The eco-system’s two principal components on the site are an anaerobic digestion (AD) plant and a combined cooling, heating and power (CCHP) generation plant, which is housed in the energy centre.
The AD plant takes food waste, agricultural waste and crops to produce a renewable biogas, which is then upgraded and cleaned by removing the CO2, moisture and impurities to turn it into bio-methane for injection into the gas grid. ‘The council had been looking at AD for food waste, but there was insufficient waste to make this viable, so we suggested co-fuelling the plant using crops,’ explains Telford. This solution ensures the digesters can provide enough gas to meet the total annual energy demand of TECA.
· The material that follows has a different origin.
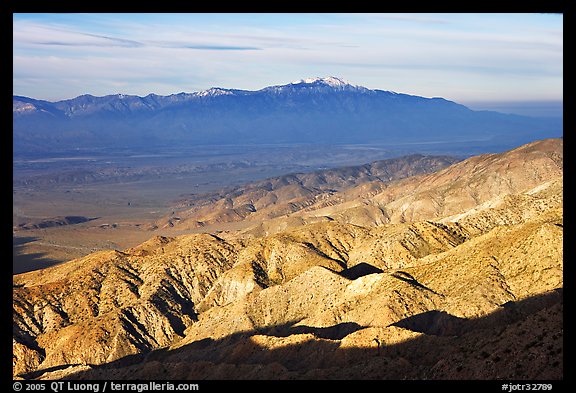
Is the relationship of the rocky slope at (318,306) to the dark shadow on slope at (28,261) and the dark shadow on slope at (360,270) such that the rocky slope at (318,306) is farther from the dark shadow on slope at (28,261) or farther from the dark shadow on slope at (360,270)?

A dedicated combined heat and power (CHP) unit provides heat and power to operate the primary and secondary digesters and the gas upgrade equipment. The digestate remaining after AD is returned to the soil as a conditioner, completing the cycle.
Gas output from the AD plant is injected into the mains gas grid. It is an arrangement that enables the gas grid to be used as a fuel store, effectively, and enables the digesters to continue to digest, even when there is a low gas demand from TECA including its associated hotels. ‘We are injecting green gas into the Grid and taking green gas out of the Grid, so, effectively, we’re using the grid for storage,’ says Telford. There is also a bio-methane supply – sized to meet base load conditions – direct to the energy centre building next to the main arena.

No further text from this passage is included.